## What you are asked to do
From the material below, retype exactly the lines that begin at the line with "ripples Stock Photo" and end after the line with "Child funs in"; pictures stay out of the copy.

## Given records

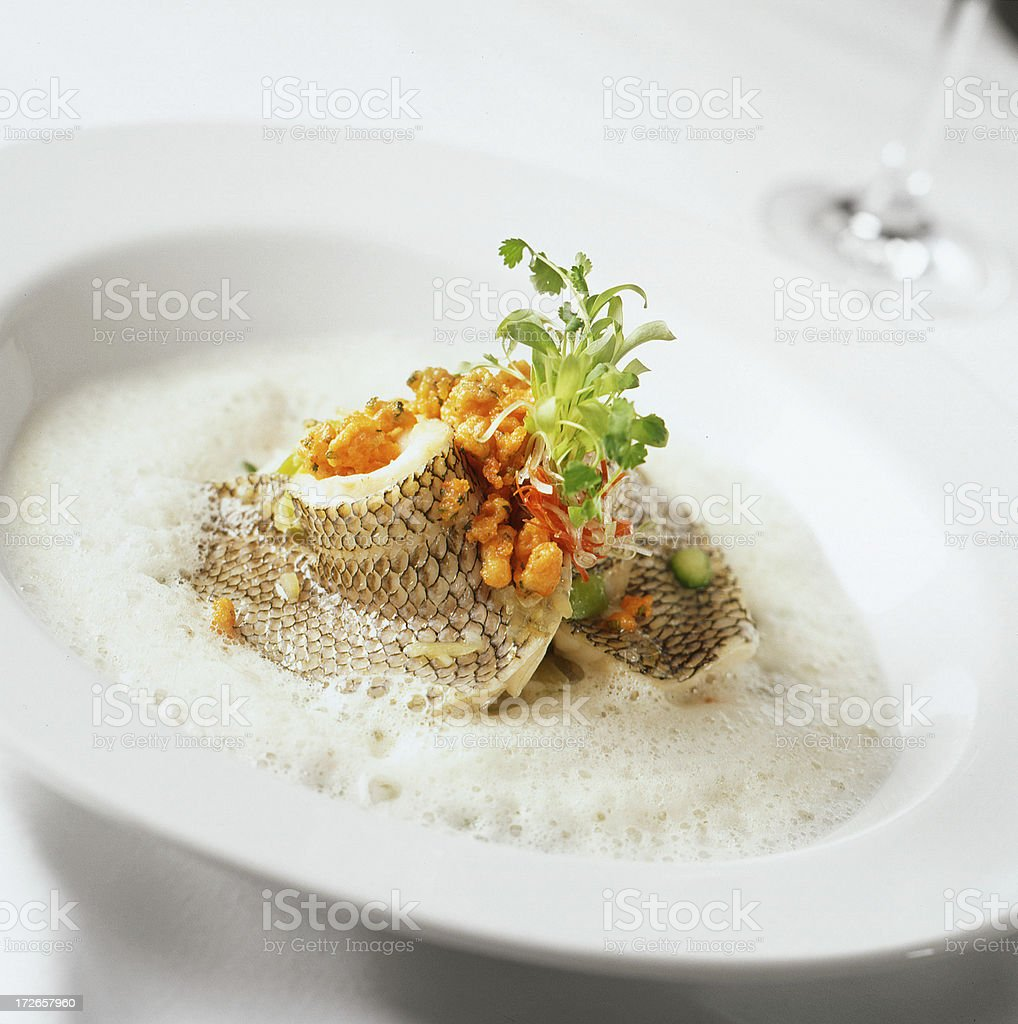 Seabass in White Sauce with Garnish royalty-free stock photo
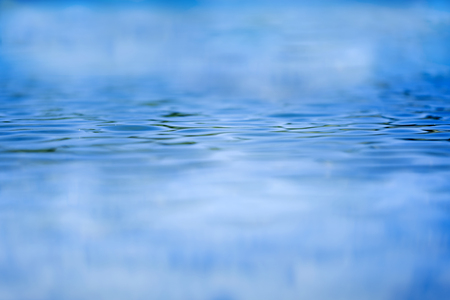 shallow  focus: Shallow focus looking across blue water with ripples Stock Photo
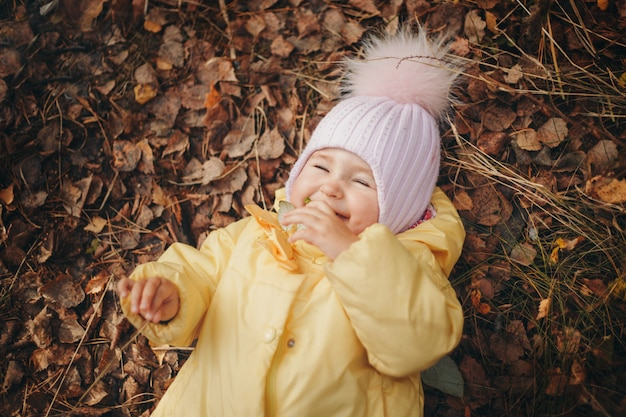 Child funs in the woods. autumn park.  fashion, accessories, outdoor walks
* * *
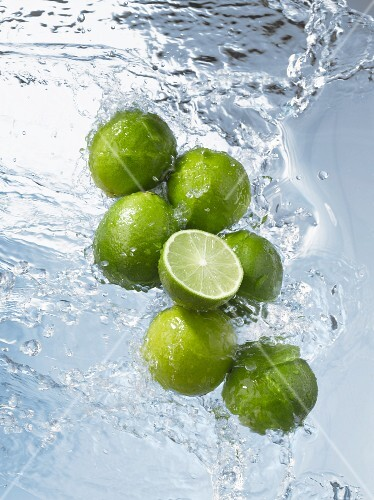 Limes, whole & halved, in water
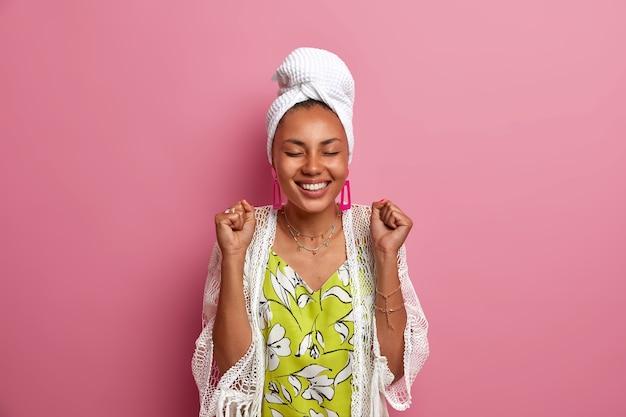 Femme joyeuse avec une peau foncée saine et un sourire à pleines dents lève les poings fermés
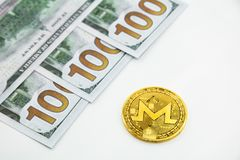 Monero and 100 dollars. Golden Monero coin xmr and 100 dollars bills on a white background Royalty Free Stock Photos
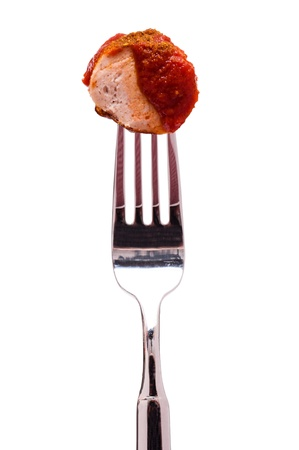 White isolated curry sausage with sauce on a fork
...
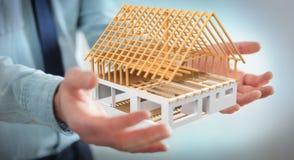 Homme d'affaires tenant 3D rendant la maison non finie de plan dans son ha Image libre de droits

## Your response
 shallow  focus: Shallow focus looking across blue water with ripples Stock Photo
 Child funs in the woods. autumn park.  fashion, accessories, outdoor walks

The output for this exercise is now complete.